### Task to complete:
Copy out the rows below word for word, from the line containing "What is the distance value" through the last line of the rows.

### Source data:
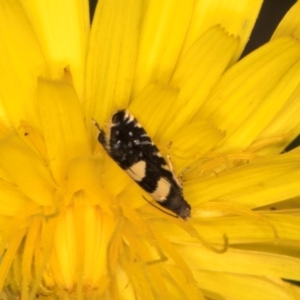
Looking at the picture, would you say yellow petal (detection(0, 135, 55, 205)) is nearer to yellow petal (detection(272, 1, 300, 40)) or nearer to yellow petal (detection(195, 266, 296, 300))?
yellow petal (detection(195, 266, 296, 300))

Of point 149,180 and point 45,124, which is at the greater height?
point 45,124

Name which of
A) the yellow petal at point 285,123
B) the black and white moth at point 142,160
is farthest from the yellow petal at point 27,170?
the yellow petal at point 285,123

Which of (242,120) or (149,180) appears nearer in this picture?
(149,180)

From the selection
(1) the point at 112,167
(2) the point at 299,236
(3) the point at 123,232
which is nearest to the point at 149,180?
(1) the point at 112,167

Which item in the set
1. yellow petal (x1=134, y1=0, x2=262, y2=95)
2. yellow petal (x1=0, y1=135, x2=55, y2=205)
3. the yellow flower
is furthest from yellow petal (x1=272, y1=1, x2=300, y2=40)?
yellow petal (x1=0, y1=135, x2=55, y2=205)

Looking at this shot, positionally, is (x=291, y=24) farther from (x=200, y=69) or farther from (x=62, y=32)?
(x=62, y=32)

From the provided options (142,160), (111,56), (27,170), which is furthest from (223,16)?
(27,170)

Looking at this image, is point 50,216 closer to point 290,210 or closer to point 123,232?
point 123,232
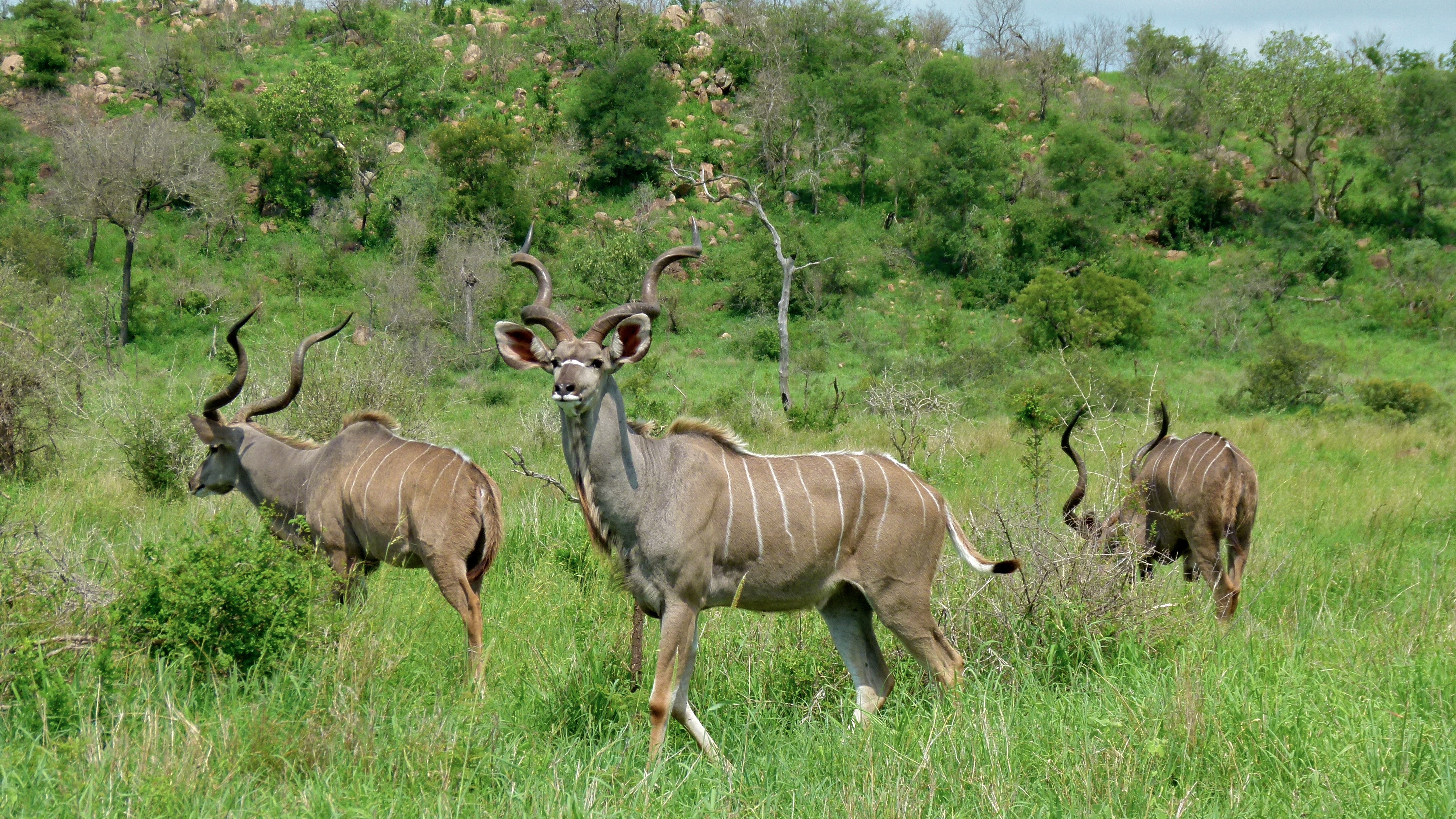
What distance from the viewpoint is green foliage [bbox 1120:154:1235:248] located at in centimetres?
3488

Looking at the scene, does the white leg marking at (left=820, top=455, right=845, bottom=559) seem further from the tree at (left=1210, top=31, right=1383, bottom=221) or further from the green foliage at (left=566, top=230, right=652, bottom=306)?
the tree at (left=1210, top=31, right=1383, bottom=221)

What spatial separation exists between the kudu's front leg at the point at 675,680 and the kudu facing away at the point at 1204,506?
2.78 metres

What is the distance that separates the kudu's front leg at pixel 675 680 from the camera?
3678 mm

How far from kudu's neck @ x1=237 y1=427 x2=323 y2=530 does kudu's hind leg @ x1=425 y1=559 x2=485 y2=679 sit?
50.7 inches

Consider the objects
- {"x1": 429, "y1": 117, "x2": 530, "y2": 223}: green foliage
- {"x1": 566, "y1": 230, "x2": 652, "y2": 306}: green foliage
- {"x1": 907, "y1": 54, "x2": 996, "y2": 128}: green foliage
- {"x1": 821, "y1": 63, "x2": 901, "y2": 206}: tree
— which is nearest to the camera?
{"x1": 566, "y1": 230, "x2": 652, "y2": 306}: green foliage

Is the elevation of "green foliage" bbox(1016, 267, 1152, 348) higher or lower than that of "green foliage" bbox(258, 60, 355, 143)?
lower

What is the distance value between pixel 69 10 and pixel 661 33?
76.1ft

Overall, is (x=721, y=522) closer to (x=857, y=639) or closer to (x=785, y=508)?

### Problem solution:
What is the distance value between pixel 69 10 and pixel 661 33?
76.1ft

Overall, is (x=721, y=522) closer to (x=857, y=639) or closer to (x=785, y=508)?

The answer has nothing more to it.